En la costa las crisis alimentarias estuvieron relacionadas con el desabastecimiento de arroz, harina de trigo y carne de vacuno, que eran productos sujetos al pago de aranceles de importación, a fin de proteger a los productores nacionales de la competencia exterior. La tensión entre el interés de los consumidores por tener alimentos más baratos, y el de los molineros de Lima y los ganaderos del interior por hacer su producción más rentable, perduró hasta la primera mitad del siglo pasado, cuando fueron desapareciendo esos gravámenes.

También hubo problemas alimentarios en las ciudades de la costa, a raíz de la sustitución del cultivo de panllevar por el de productos para la exportación, como la caña de azúcar y el algodón. En el contexto de la Primera Guerra Mundial, que complicó la llegada de importaciones, el problema fue tan grave, que el gobierno obligó a los hacendados a destinar un porcentaje de sus tierras a la producción de alimentos.

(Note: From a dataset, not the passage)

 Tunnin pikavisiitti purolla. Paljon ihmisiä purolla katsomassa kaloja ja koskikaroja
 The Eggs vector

La larga crisis de 1976-1992 fue otra época en que los peruanos nos acostumbramos a ir al lecho con la barriga vacía, para, a la mañana siguiente, desayunar pan con té. Surgieron mil formas de “engañar al estómago”. Fue la época en que la carne de vaca fue sustituida por la de pollo, que comenzó a ser producido en enormes granjas en las proximidades de Lima. De todos modos, la tuberculosis y el cólera cobraron su implacable cuota de víctimas.

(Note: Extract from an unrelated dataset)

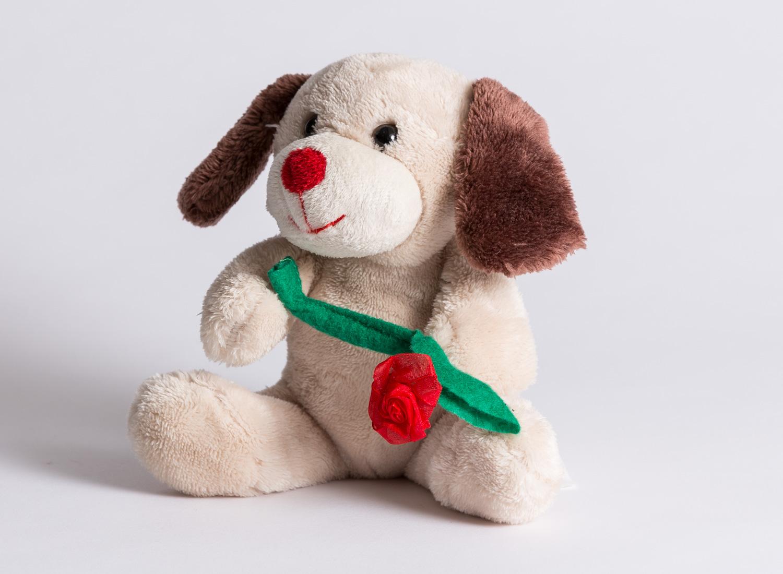 Stuffed Dog - extra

Históricamente el hambre ha causado no solo muertes y enfermedades. También ha concitado revoluciones, como la francesa de 1789, y enormes migraciones, como la de los irlandeses hacia América del Norte en los años de 1840. El escritor ruso Máximo Gorki anotó que, junto con el amor, componían los dos grandes motores que movían a la humanidad. En cualquier caso, velemos porque las autoridades tomen esta vez las medidas oportunas para enfrentar la crisis alimentaria, porque, como lo recordó Albert Einstein, “un estómago vacío es un mal consejero político”.